As we accelerate towards building one of the greatest technological developments man has ever achieved, we need to ask ourselves, what is the offset of this development? In a commentary published in the journal Joule, author Alex de Vries argues that in the future, the energy demands to power AI tools may exceed the power demands of some small nations.
There has recently also been a shift in more companies developing their own chips to meet the heavy AI requirements. Google and Amazon already have their own AI chips, whereas rumors are rife that Microsoft will be unveiling its in-house chip hardware next month. Microsoft also has heavy investments in OpenAI, which, as per reports, is also in the beginning stages of either developing its own chips or acquiring a semiconductor company that does it for them.
All this means is that there will be a significant rise in the energy footprint of the AI industry – that is at least until new analogue chips and chip designs that are up to 100x more energy efficient are commercialised.
Vries explains, “For example, companies such as Alphabet’s Google could substantially increase their power demand if generative AI is integrated into every Google search.”
As per the leading semiconductor and AI blog SemiAnalysis, it is estimated that integrating a ChatGPT-like chatbot with each Google search would require 512,820 of NVIDIA’s A100 HGX servers, which means over 4 million GPUs.
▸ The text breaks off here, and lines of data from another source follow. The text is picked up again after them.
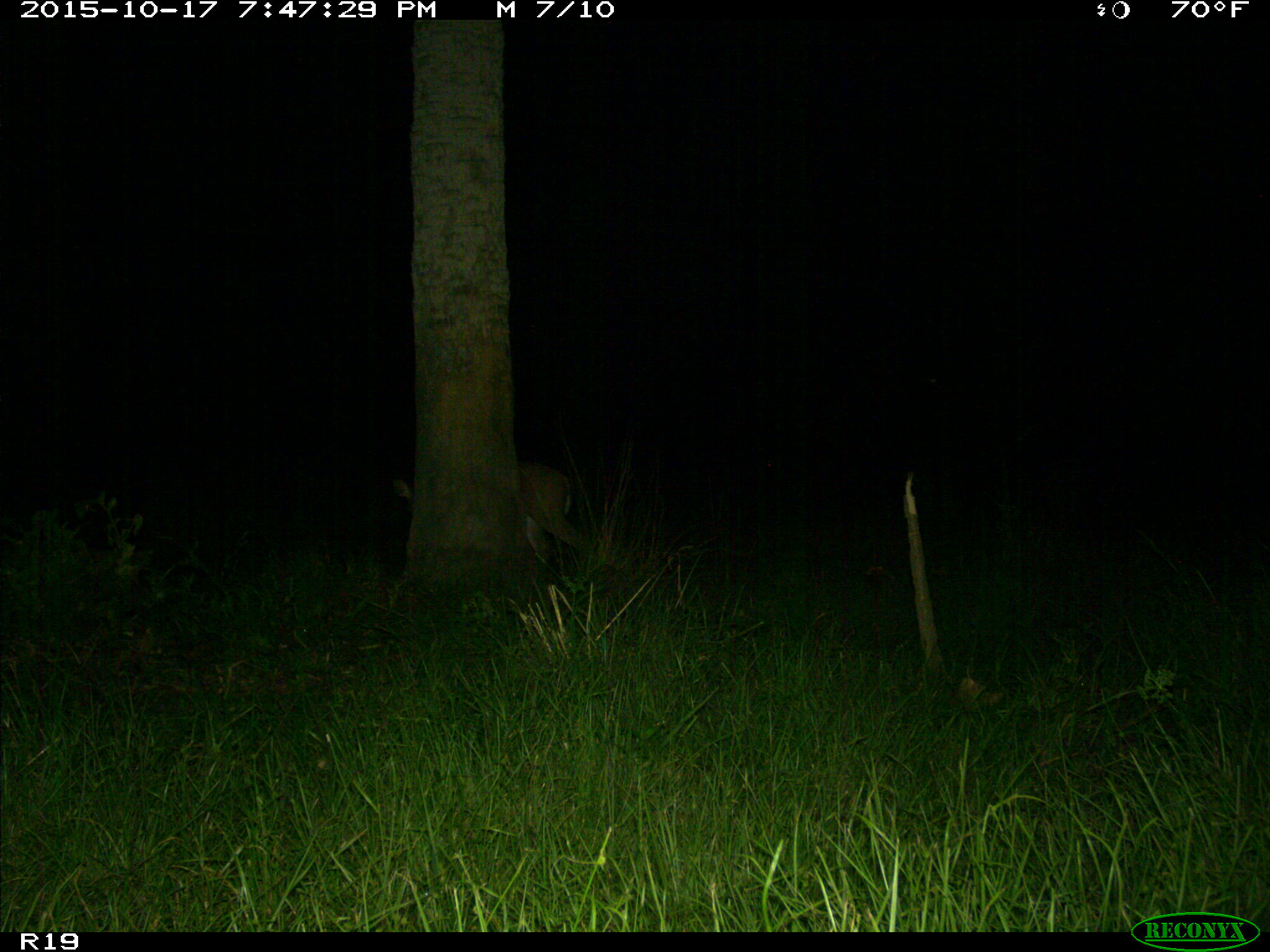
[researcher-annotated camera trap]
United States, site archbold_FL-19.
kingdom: Animalia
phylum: Chordata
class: Mammalia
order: Artiodactyla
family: Cervidae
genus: Odocoileus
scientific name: Odocoileus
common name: deer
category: unidentified deer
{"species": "unidentified deer (deer) (Odocoileus)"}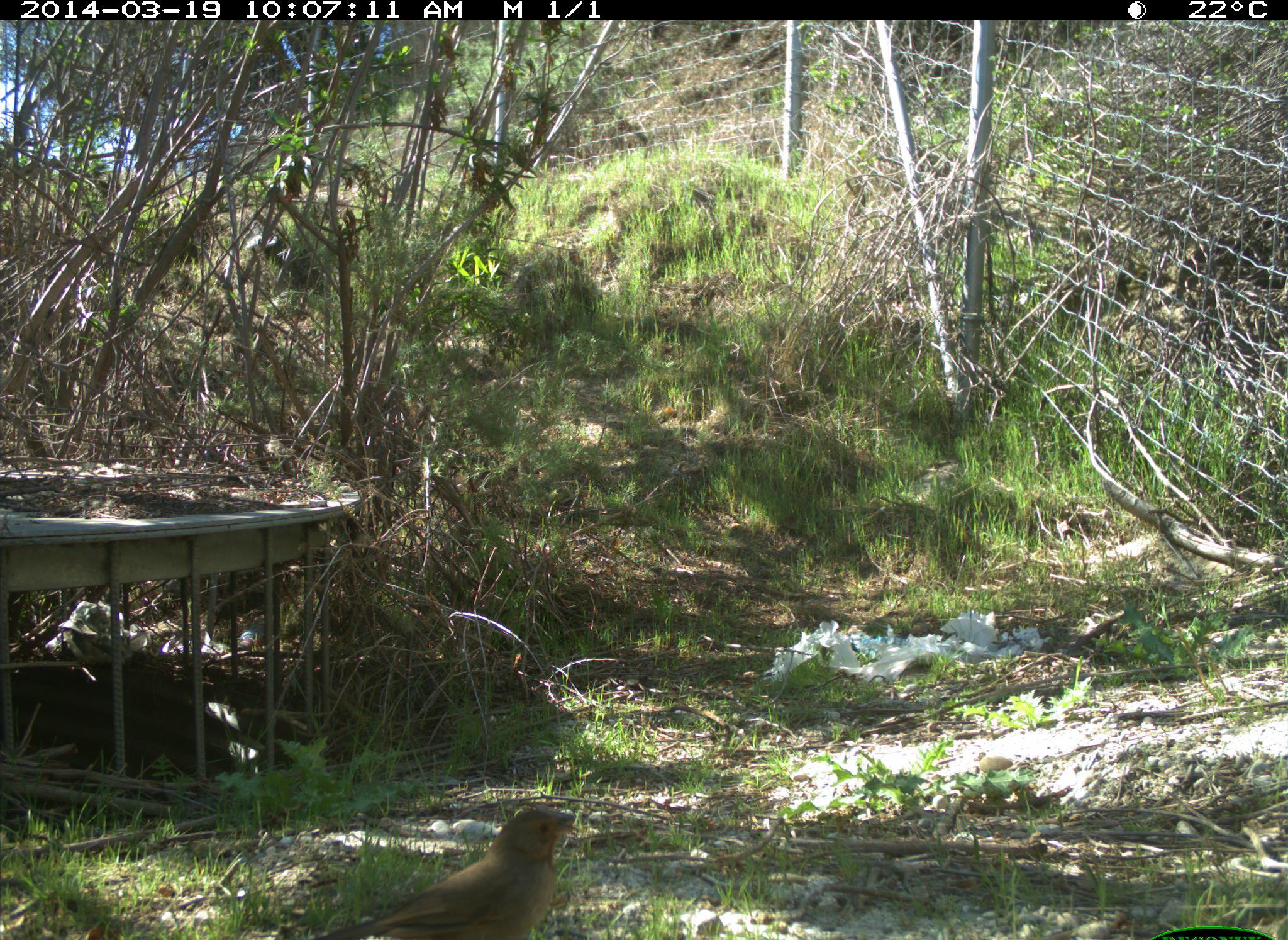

At a power demand of 6.5 kW per server, this would translate into a daily electricity consumption of 80 GWh and an annual consumption of 29.2 TWh.
The author noted that AI tools have an initial training phase followed by an inference phase. The training phase is the most energy-intensive and has been the center of AI sustainability research done thus far. The inference phase is when these tools generate output based on the data they are trained on. The author has called on the scientific community to pay more attention to this phase.
“…OpenAI required 3,617 of NVIDIA’s HGX A100 servers, with a total of 28,936 GPUs, to support ChatGPT, implying an energy demand of 564 MWh per day,” said Vries. And this is just to get the chatbot started before any consumer even started using it. “Compared to the estimated 1,287 MWh used in GPT-3’s training phase, the inference phase’s energy demand appears considerably higher,” he added.
The author lastly noted that it is too optimistic to expect that improvements in hardware and software efficiencies will fully offset any long-term changes in AI-related electricity consumption. But efforts are being made.